### Extrait de page:
►

Black Hawk Down aurait pu suivre la même trajectoire, opérant un revirement d’objectif de l’action vers les personnages, profitant ainsi plus pleinement encore de son excellent casting. Mais à l’image des multiples protagonistes de La Ligne Rouge, Scott préfère faire des soldats américains des éléments indispensables à l’action, plutôt que la raison même de cette action. Ainsi, tout au long du film, c’est le spectateur qui vit la guerre dans son ensemble, sans être forcé d’adopter un point de vue en particulier. Le film démarre avec le conflit et se termine en même temps que lui, les acteurs n’ayant servi, entre deux ces deux extrémités narratives, que de "langage" cinématographique. L’objectivité du spectateur est maintenue par une mise en scène très travaillée, paradoxalement non-impliquée : un véritable déploiment de style dans une démarche de documentaire "high-tech" sur la violence de la guerre. Les points de vue sont multipliés, parfois factices, parfois réels, pour nous immerger dans le combat comme aucun film n’a su le faire auparavant. Le travail sur la bande-son assiste la réalisation, augmentant encore la complexité et la complétude de la gamme d’émotions ressenties (montée d’adrénaline, apréhension, terreur, douleur, surprise, fatigue...) au travers de ruptures, de silences, du choix des musiques.

Du coup, Black Hawk Down est terriblement éprouvant. Les moments d’acalmie sont ceux qui font le plus de mal, car c’est alors que s’installe la conscience de la douleur, de la fatigue. En même temps que les soldats, le spectateur prend le temps de faire le tri dans ce qu’il a vécu jusque-là ; cette analyse permet de renforcer le suspense, rendant la suite des évènements plus difficile encore à aborder. Ridley Scott ne commet aucun faux pas de rythme, aucun ralentissement de l’action ne constituant de pause dans l’affrontement, comme il se doit. Les temps morts aussi font partie du combat, comme ces moments où chaque partie est obligée de recharger ses armes. La quiétude douloureuse sert alors littéralement de "munition cinématographique".

◄

### Objectif fixé 1:
Répondez à ces questions sur l'extrait consacré à Black Hawk Down :
(a) À quel film l'extrait compare-t-il les multiples protagonistes ?
(b) Avec quoi le film démarre-t-il ?
(c) Quelle expression entre guillemets sert à désigner la quiétude douloureuse ?
### Objectif fixé 2:
Pour chaque affirmation, indiquez par oui ou non si elle concorde avec l'extrait sur Black Hawk Down, puis citez les mots qui tranchent.
(a) Le spectateur est contraint d'adopter un point de vue particulier.
(b) Ridley Scott commet des faux pas de rythme.
(c) La bande-son vient en appui de la réalisation.
Le matériel qui vient ensuite est indépendant de l'extrait.

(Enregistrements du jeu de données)

►

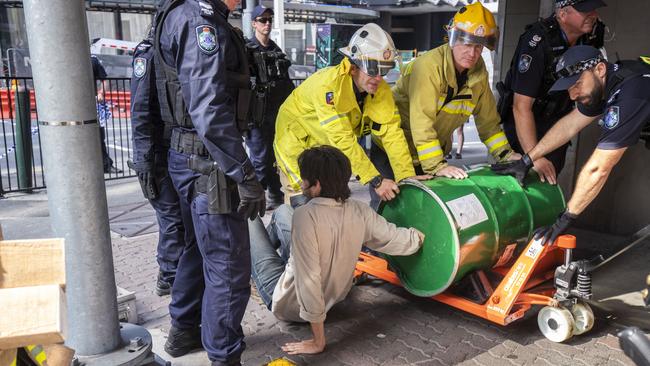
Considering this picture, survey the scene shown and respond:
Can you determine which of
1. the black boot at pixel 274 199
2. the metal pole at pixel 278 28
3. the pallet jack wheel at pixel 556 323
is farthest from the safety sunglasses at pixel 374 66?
the metal pole at pixel 278 28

◄

### Bonne réponse 1:
(a) La Ligne Rouge.
(b) Avec le conflit.
(c) « munition cinématographique ».

### Bonne réponse 2:
(a) Non : « sans être forcé d’adopter un point de vue en particulier ».
(b) Non : « Ridley Scott ne commet aucun faux pas de rythme ».
(c) Oui : « Le travail sur la bande-son assiste la réalisation ».